The widening is wired in three places. TypeUtils.cpp short-circuits isCompatible() when the file type is DATE and the requested kind is TIMESTAMP. SelectiveColumnReader gains convertDateToTimestampValues(), dispatched from getIntValues() when the requested kind is TIMESTAMP and the file type is DATE — it follows the same sourceRows iteration pattern as upcastScalarValues but applies the days × 86400 conversion and stores Timestamp structs. ParquetReader.cpp's convertType() for ConvertedType::DATE now also accepts TIMESTAMP as a valid requested type, in addition to DATE itself.

Test plan:

  • velox/dwio/parquet/tests/reader/ParquetReaderTest.cpp:
    • readDateColumnAsTimestamp
    • readDateColumnAsTimestampWithNulls
    • readRealColumnAsDouble, readRealColumnAsDoubleWithNulls — coverage for pre-existing FLOAT→DOUBLE widening, no production change in this commit.
  • velox/dwio/dwrf/test/ReaderTest.cpp:
    • readDateColumnAsTimestamp
    • readDateColumnAsTimestampWithNulls

@yingsu00 yingsu00 requested a review from majetideepak as a code owner June 23, 2026 03:28
@yingsu00 yingsu00 added the bolt label Jun 23, 2026
@yingsu00 yingsu00 requested review from nmahadevuni and xin-zhang2 and removed request for majetideepak June 23, 2026 03:29
VectorPtr* result) {
VELOX_CHECK_EQ(valueSize_, sizeof(int32_t));
VELOX_CHECK(mayGetValues_);
mayGetValues_ = false;

Copy link
Copy Markdown
Member

Choose a reason for hiding this comment

The reason will be displayed to describe this comment to others. Learn more.

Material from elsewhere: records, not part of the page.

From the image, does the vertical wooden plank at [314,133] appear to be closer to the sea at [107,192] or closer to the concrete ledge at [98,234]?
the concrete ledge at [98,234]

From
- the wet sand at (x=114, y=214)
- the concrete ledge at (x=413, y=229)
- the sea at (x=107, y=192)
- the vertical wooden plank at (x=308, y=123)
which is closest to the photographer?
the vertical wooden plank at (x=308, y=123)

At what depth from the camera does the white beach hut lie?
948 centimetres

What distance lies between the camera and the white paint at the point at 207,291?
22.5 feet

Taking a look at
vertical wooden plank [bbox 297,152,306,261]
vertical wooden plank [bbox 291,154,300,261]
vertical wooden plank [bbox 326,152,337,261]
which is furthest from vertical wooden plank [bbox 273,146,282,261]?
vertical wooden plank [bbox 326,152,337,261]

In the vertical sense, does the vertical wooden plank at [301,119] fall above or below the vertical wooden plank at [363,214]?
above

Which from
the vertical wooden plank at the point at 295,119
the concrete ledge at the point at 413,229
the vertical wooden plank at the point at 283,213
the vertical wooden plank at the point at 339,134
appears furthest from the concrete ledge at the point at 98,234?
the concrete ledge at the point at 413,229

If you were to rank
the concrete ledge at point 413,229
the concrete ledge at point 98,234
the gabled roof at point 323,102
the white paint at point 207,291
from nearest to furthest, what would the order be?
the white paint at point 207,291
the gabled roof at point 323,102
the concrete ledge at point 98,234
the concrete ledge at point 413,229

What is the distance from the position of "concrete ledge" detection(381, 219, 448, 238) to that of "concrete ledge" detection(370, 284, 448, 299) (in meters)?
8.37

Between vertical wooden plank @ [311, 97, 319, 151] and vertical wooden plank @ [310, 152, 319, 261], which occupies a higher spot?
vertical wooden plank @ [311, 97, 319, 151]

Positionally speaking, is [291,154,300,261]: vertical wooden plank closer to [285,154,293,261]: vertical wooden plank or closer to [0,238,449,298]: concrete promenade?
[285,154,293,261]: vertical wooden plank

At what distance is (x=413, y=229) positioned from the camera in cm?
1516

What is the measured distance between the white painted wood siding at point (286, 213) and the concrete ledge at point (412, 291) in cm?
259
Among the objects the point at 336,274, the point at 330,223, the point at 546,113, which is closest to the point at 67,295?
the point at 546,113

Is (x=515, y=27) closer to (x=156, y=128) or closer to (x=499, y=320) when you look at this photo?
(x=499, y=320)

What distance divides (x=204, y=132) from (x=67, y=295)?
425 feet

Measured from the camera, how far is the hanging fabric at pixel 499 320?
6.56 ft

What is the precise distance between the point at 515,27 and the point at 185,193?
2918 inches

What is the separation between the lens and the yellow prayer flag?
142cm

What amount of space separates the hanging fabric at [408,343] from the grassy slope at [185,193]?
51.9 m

why is mayGetValues_ set to false here?

Copy link
Copy Markdown
Collaborator Author

Choose a reason for hiding this comment

The reason will be displayed to describe this comment to others. Learn more.

@xin-zhang2 I actually realized there was a bug related to this. convertDateToTimestampValues, like getFlatValues, can be called multiple times for different rows. In getFlatValues, mayGetValues_ was set as false if it's the last batch on this values_ buffer:

VELOX_CHECK(mayGetValues_);
  if (isFinal) {
    mayGetValues_ = false;
  }

Strictly speaking, after isFinal=true the flag has no use for the current caller: they got their result and are done. The flip is a safety net for the next caller (or a buggy continuation of the same caller): if someone tries to extract again from this buffer without first calling read() to refill it, the VELOX_CHECK(mayGetValues_) at function entry fires loudly instead of silently emitting another vector backed by the same source bytes.

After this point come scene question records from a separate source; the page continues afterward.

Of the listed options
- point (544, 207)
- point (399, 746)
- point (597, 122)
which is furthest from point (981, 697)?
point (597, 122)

Without the mayGetValues_ = false;, the failure mode is silent rather than detected. That's why mayGetValues_ was set to false in getFlatValues. Here we want to follow the same contract and set it to false in convertDateToTimestampValues. However, setting it to false without testing isFinal would make the following batch fail directly on line 330.

I have fixed it to follow the same routine that only when isFinal == true, that we set it to false. More tests were added as well. In addition, I added a slight improvement that we would do the conversion for the whole values_ buffer if the requested rows is more than half of the size of the values_ buffer. Please review again.

timestamps[i] =
Timestamp(kSecondsPerDay * static_cast<int64_t>(rawDays[i]), 0);
}

Copy link
Copy Markdown
Member

Choose a reason for hiding this comment

The reason will be displayed to describe this comment to others. Learn more.

nit: remove the blank line.

// verify that the selective reader can widen DATE to TIMESTAMP at read time,
// producing Timestamp(days * 86400, 0).

TEST_F(TestReader, readDateColumnAsTimestamp) {

Copy link
Copy Markdown
Member

Choose a reason for hiding this comment

The reason will be displayed to describe this comment to others. Learn more.

Both these new tests are failing with below error. Please check.

.../velox/common/memory/MemoryPool.cpp:367, Function:addAggregateChild, Expression:  Memory pool addAggregateChild operation is only allowed on aggregation memory pool: Memory Pool[leaf LEAF root[default_root_109] parent[default_root_109] MALLOC track-usage thread-safe]<unlimited max capacity unlimited capacity used 1.00MB available 0B reservation [used 1.00MB, reserved 1.00MB, min 0B] counters [allocs 1, frees 0, reserves 0, releases 0, collisions 0, external-allocs 0, external-frees 0, cumulative-external 0B])>, Source: RUNTIME, ErrorCode: INVALID_STATE

Copy link
Copy Markdown
Collaborator Author

Choose a reason for hiding this comment

The reason will be displayed to describe this comment to others. Learn more.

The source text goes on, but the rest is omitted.